Colouring-in with pencil-crayons for Data

This here is the nice picture of rhododendrons I made last year with coloured pencils. It's a Rhododendron oreodexa var. oreodexa and a  Rhododendron oreodexa var. fargesii.
 

I got very interested in leaf scars, nodes, axial buds - places where differentiation happens, or happened, where cells decide to be one thing or another.  How do you know?  How do you make those decisions, if you are a rhododendron cell?


They ain't like us, you know, they are having their whole life cycles all over their bodies all the time. Sort of. Well it's a mind-boggler, to me, this business of having meristems, of never being finished....



Anyway the Data thing is a claim I made when I was asking someone for money recently; "botanical illustration is one of the last places on earth where colouring-in has been a useful way of presenting data" I claimed. (Words to that effect.)

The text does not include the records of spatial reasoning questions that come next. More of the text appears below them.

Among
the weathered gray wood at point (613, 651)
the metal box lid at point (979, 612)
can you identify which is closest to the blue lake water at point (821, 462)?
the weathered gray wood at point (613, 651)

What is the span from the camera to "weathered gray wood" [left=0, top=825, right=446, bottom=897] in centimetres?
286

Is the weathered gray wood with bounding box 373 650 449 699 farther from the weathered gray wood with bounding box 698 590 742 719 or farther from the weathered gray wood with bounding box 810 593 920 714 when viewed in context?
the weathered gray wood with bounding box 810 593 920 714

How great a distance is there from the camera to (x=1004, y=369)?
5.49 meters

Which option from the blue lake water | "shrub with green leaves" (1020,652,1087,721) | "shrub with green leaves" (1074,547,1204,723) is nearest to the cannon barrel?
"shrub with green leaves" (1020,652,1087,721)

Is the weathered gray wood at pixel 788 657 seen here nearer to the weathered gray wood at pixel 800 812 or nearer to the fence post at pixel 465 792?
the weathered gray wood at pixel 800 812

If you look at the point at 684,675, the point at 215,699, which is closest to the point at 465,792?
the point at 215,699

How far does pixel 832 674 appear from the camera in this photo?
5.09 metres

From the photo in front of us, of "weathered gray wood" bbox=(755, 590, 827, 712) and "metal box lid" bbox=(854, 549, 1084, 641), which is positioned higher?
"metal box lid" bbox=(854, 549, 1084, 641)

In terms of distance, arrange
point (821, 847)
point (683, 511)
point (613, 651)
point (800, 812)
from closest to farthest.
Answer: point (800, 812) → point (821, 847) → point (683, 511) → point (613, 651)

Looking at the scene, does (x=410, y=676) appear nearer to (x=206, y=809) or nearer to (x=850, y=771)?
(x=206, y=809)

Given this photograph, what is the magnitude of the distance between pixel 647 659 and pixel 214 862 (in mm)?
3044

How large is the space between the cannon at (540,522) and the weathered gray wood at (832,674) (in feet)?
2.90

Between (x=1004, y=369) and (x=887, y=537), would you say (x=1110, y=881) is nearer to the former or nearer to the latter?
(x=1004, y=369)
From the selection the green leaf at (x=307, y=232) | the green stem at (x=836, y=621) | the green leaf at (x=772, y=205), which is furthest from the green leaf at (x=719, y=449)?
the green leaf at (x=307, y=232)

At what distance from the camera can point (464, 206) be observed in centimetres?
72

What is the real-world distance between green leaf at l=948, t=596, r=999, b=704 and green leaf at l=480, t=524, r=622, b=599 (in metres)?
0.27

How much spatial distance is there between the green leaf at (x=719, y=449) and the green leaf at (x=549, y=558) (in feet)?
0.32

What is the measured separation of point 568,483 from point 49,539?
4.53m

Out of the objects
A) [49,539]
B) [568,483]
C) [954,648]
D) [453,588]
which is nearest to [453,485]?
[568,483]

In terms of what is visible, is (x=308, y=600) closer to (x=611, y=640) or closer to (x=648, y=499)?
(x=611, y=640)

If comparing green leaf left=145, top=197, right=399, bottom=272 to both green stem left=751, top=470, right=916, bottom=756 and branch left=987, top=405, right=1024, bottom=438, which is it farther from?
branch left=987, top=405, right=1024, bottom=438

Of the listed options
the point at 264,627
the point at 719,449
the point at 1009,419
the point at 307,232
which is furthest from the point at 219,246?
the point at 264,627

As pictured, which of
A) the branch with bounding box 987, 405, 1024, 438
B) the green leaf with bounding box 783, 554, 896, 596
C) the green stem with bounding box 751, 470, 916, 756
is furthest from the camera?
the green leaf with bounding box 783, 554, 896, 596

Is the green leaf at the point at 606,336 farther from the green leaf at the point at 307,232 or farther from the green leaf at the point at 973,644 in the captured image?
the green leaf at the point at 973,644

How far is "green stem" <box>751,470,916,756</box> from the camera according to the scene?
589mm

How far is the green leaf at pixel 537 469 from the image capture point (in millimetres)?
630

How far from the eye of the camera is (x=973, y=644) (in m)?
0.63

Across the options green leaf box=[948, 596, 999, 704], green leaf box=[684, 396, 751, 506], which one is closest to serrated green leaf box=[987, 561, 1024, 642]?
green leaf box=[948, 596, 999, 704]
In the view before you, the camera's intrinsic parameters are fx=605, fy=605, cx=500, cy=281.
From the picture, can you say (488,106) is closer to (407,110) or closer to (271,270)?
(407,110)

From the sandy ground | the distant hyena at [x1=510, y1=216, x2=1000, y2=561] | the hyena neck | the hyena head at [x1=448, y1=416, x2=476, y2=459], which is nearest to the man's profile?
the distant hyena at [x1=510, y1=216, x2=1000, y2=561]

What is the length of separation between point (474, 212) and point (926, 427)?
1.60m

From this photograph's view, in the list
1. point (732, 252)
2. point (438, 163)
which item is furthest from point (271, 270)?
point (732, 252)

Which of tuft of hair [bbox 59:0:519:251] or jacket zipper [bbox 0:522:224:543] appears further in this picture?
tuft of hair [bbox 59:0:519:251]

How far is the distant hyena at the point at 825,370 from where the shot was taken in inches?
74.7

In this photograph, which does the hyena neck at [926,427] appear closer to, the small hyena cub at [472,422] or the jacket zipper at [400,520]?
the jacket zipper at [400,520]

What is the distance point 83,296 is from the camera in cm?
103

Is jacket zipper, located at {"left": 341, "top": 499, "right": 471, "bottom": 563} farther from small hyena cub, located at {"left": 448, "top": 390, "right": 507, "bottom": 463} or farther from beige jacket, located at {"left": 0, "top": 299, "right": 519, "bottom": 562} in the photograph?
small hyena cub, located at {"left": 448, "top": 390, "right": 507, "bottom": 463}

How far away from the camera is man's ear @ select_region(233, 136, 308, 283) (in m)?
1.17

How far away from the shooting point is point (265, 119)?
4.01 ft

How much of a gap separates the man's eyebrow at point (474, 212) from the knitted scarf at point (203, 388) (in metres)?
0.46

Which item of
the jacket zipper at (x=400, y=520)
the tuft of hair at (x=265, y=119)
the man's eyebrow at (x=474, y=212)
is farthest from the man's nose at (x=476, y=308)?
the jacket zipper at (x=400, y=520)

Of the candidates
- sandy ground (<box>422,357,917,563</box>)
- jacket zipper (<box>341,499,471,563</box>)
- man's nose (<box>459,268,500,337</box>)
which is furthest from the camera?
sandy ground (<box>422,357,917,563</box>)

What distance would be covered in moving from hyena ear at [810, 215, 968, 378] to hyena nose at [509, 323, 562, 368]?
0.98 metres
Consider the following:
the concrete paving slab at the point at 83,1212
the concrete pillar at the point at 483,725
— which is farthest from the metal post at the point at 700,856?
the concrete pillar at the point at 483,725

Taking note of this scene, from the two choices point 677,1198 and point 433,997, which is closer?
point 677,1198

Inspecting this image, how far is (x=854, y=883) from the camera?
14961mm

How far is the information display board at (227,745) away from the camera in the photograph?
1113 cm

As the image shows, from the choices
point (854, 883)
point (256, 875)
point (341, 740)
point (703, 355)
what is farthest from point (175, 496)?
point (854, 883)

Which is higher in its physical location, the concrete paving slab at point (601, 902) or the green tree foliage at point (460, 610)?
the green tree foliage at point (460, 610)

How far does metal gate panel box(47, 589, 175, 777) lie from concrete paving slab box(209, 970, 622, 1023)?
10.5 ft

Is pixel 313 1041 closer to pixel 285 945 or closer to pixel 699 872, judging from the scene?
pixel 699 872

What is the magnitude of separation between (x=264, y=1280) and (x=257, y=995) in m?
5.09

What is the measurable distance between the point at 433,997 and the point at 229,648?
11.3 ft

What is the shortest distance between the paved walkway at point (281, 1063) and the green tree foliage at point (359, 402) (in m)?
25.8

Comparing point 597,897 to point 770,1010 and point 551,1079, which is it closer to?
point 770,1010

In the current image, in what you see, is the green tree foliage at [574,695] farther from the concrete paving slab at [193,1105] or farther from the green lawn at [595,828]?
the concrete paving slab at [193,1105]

Well that is perfectly true as far as it goes and I could support that claim if pushed and all that. What I am trying to feel my way around now is where we could possibly go with that stuff now...

I mean, you know, now we've got gel electrophoresis and x-ray crystallography and all that jazz.


And do these representations of the individuation of species correspond to my worldview?


Etc.  Meanwhile,


Hope you enjoy the pictures.


By the way, as I am writing this, my Beloved is "educating" his son about music. You have to imagine this post with a jolly soundtrack.